Living in Ciudad Satélite was quite an adventure, because there were very few bus lines, so the pioneer families were very isolated. I remember crossing through empty fields to go the park or the supermarket (but we had lots of beautiful parks and the first true supermarket in Mexico), and my mother had to make a long bus excursion to pick us up from school (my Dad drove us to school in Mexico City early in the morning all the way through Junior High School). We children adored our bicycles, and had hundreds of miles of track in the built—but almost empty—streets of the early city. Later, when I attended High School and University, I left home around 5:30 in the morning, to hitch a ride at the main highway and try to make it to my first class at 7:00 am. It is from this time that I developed the habit of waking early in the morning.

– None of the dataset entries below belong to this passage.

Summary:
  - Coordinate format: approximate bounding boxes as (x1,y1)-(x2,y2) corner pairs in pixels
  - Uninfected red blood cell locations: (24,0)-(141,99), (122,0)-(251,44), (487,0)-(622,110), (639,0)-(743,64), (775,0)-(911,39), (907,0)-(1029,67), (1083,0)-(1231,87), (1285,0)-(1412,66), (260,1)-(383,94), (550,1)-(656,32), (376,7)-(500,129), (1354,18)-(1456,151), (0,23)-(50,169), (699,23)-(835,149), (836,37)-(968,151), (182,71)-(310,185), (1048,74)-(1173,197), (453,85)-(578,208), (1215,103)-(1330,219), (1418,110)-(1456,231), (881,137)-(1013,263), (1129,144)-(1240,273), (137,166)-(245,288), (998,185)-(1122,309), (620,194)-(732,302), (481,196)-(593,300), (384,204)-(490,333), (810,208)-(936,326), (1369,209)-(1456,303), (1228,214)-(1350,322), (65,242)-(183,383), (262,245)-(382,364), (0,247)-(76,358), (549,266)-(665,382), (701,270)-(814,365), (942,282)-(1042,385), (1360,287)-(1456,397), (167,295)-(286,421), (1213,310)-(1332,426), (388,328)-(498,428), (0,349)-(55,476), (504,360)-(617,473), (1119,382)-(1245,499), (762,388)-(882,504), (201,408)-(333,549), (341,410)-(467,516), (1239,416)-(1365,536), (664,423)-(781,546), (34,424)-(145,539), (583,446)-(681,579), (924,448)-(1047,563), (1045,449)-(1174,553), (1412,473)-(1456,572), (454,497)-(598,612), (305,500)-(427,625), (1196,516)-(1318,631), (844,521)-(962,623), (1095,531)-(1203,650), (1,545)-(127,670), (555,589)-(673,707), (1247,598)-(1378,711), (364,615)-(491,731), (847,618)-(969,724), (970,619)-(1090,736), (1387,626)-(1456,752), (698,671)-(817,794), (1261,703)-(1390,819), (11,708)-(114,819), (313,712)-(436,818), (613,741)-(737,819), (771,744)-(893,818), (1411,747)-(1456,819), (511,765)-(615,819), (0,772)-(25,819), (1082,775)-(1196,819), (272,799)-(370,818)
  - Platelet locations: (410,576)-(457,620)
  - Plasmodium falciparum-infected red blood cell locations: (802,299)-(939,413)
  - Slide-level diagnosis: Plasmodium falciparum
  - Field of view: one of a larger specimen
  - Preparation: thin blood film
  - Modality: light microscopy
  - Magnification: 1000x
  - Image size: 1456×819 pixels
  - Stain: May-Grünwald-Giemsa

Alas, all has changed now. The city is fully built, and is a hub of commerce for the whole region. Traffic flow is excellent, due to the fabulous planning of the original developers, but the parking lots of the mega malls are packed with cars. Shopping is a beloved activity by residents and visitors, who in very Mexican fashion dress up to enjoy the window shopping experience. My mother cynically tells me that the biggest money makers are the pharmacies, who cater to the many requirements of an aging population (every Mexican is a born doctor, and generously dispenses advice about this or that wonder medicine for whatever ails you, and since Tia Rosita is much more trustworthy than that young whippersnapper of a doctor in the clinic, the consumption of medicines reaches stratospheric proportions).
And how to resist the food? We Mexicans have an inbred fear that we will starve to death, so we live with the constant preoccupation about what we will have to eat at the next meal. That means that my parents stocked up with my favorite foods and munchies (cactus, mushrooms, anchovies, oysters, lamb, pork, fruit, etc.), and that as soon as we finished breakfast we had to tackle the serious issue of what would there be for lunch, and immediately after lunch we had to start thinking about dinner. The highlight of this eating extravaganza was the rare finding of “huauzontles” in the supermarket. This is an edible weed, which looks like any old weed but ends in a thick cluster of small buds. I think it is harvested before the buds bloom. To prepare them you strip off the leaves, steam the stems and clusters for a few minutes with onion and spices, bundle several of the clusters around some cheese, and tie the bundle together with a length of very thin string. The bundles are rolled in flower, submerged in egg batter, and fried lightly. Finally, the bundles are cooked in a spiced tomato sauce for a few minutes, and voila! To eat them you cut the string with sharp scissors, peel off one of the sticks, and with your teeth strip off the buds in an elegant and flowing motion. De-le-cious!